Budget cuts, efficiency dividends and delays in appointing the chairman hit ASIC on the frontline just as some of the shabby behaviour being revealed by the royal commission appears to have been going on.
For all the talk last week of strengthening the corporate regulator, the budget and the headcount for ASIC are still yet to reach the high-water marks of 2013 and 2014.
Analysis of figures in ASIC’s annual reports shows that staffing levels in 2016-17 were more than 200 below the most recent peak of 1844 in 2013-14.
The regulator’s budget has been increasing since it was hit hard by 2014 budget cuts. But the allocation from the federal budget last financial year was still below the $350 million peak of 2012-13, the last year of the previous Labor government.
Armed with the report of the National Commission of Audit, then Treasurer Joe Hockey set about making swingeing cuts to the federal budget in a shock-and-awe campaign designed to end deficit spending.
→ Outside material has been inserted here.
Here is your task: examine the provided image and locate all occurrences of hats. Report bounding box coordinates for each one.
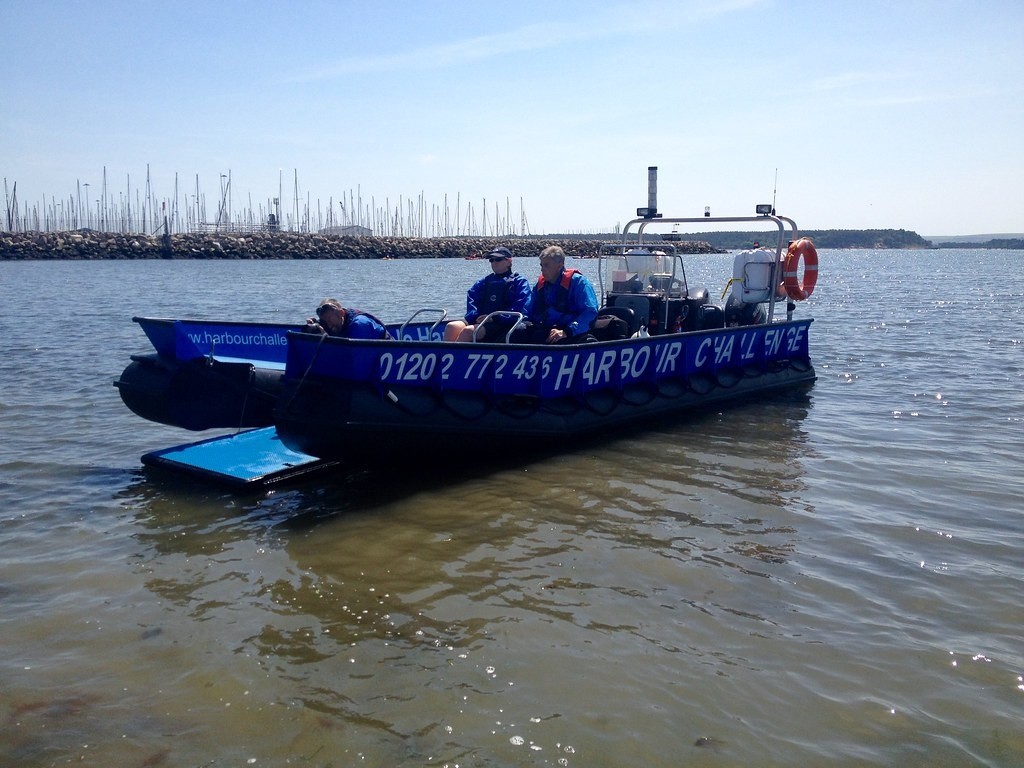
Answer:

ASIC was to have $120m slashed from its budget in stages over four years, with the trajectory suggesting almost one in five jobs had to go at the commission.
In comments that have not aged well, the then parliamentary secretary to the treasurer, Steven Ciobo, told a post-budget breakfast in Sydney that the government was in favour of more “self-regulation”.
“The government thinks that there is scope for the financial services industry, and for all the other industries, to self-regulate more,” Mr Ciobo said.
“There will always be our preference for self-regulation over the need to have a regulator (that is) taxpayer-funded intervening in the field.”
ASIC’s expenses were slashed by $51m or 12 per cent to $354.3m. The headcount plunged by 235, from 1844 to 1609.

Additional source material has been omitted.